The draft document, revealed by Fairfax Media, reinforces the long-running rumblings of the Coalition’s detractors that Communications Minister Malcolm Turnbull’s 2016 deadline was ambitious from the outset.

Turnbull’s response to the leaked analysis has been predictably obtuse, labelling it an outdated document with little or no credibility; a partisan attack designed to “muddy the waters”.

“The truth is that we will know what is actually going on in the NBN very soon, because there is a big strategic review underway at the moment, being overseen by the board of NBN Co,” Turnbull told Channel Nine.

“It’s a very objective study and that will be produced shortly.”

Well, the review lands on the table today and the message coming out of  NBN Co executive chairman Ziggy Switkowski last week at the Senate Select Committee was less than enthusiastic.

“We are not on target to deliver anything at this stage,” Dr Switkowski said.

Turnbull is right about one thing. When it comes to the NBN, political considerations continue to trump any meaningful discussion on Australia’s broadband future.

Shifting goalposts and fudging numbers

While Labor and the Coalition continue to pivot around their ideological differences, neither is willing to concede that delivering a NBN, whether it’s Fibre to the Premises (FTTP) or FTTN, is not simply a matter of setting timetables or debating the virtues of copper vs fibre.

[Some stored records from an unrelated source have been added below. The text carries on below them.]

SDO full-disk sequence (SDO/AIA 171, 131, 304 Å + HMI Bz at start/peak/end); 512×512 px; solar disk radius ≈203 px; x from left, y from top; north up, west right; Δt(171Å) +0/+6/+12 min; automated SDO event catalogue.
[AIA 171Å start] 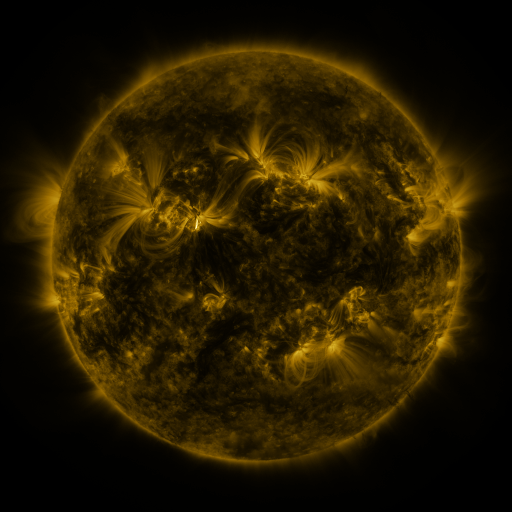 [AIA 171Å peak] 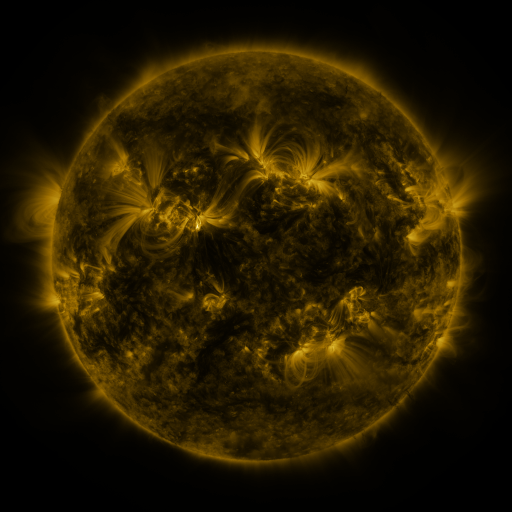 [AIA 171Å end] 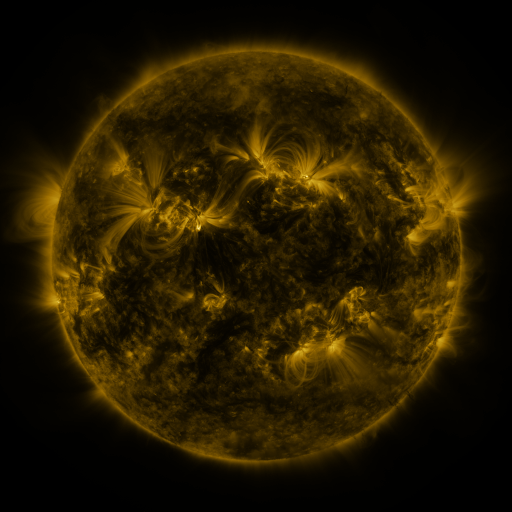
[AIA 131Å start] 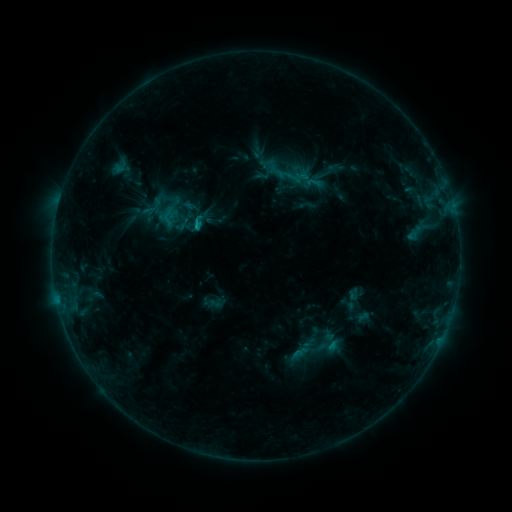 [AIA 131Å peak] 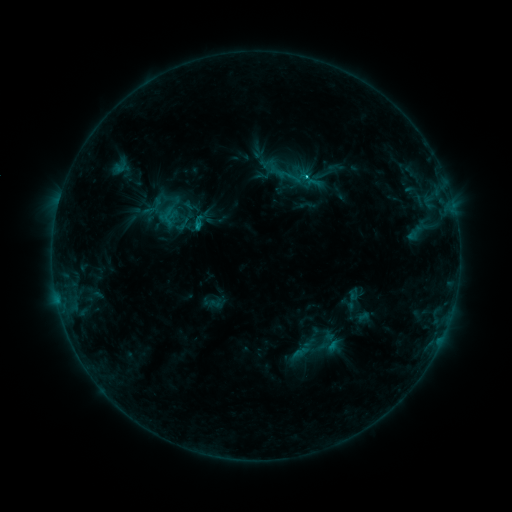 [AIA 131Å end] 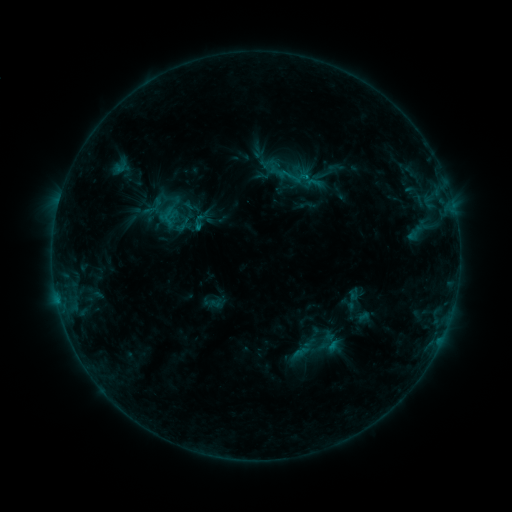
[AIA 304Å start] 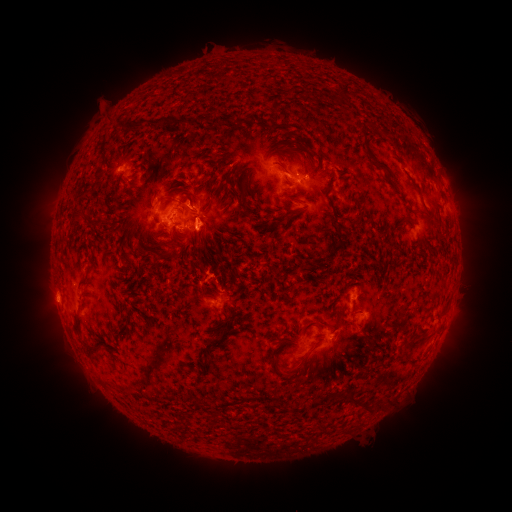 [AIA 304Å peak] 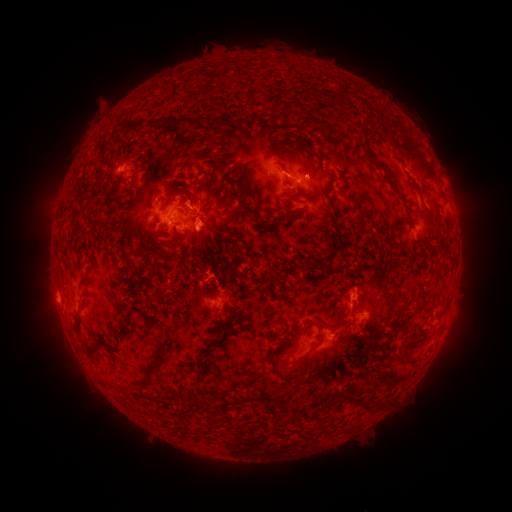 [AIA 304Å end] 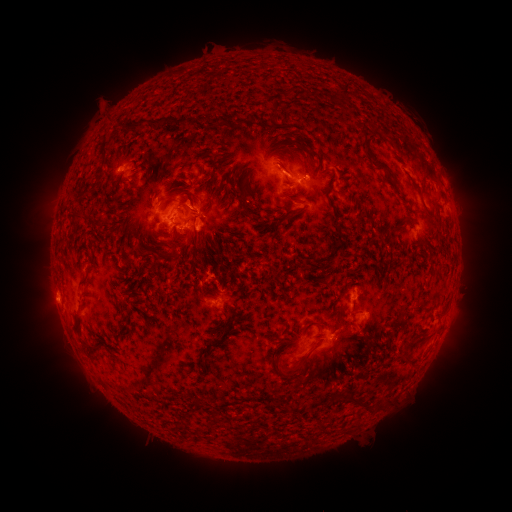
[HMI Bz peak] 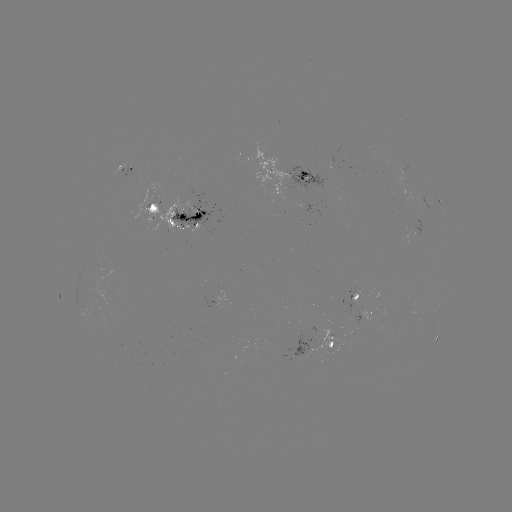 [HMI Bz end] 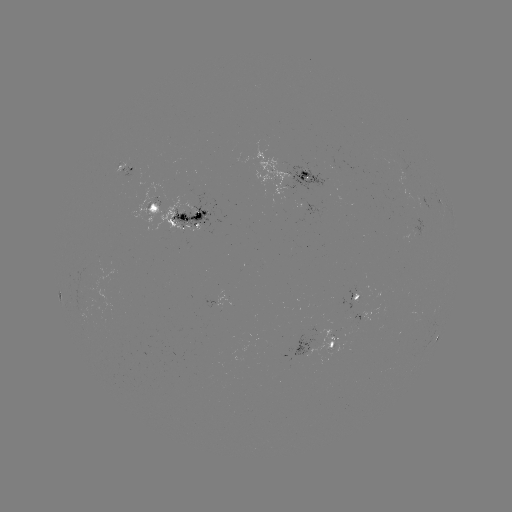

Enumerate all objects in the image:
C1.1 flare: (306, 178)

Speaking of timetables, there’s growing recognition within the Coalition and NBN Co ranks that the 2016 timetable is in serious trouble. There’s simply too much to do and it’s hard to see how NBN Co can soften this blow. The 2019 deadline to have 90 per cent of homes at 50 megabits per second is still achievable but it will require a lot of things to go to plan.

While there is some doubt as to just how much of the recommendations in the strategic review will be revealed to the public, Malcolm Turnbull faces a critical decision, one that could definitively set him apart from his predecessor Stephen Conroy.

If the 2016 timetable is unachievable, then the Coalition would be well served to own up to it.

Moving the goalposts at a later date will only prove to be counterproductive. Shifting deadlines and fudging metrics, a game that Turnbull has so gleefully accused Labor of in the past, must not become a feature of the Coalition NBN.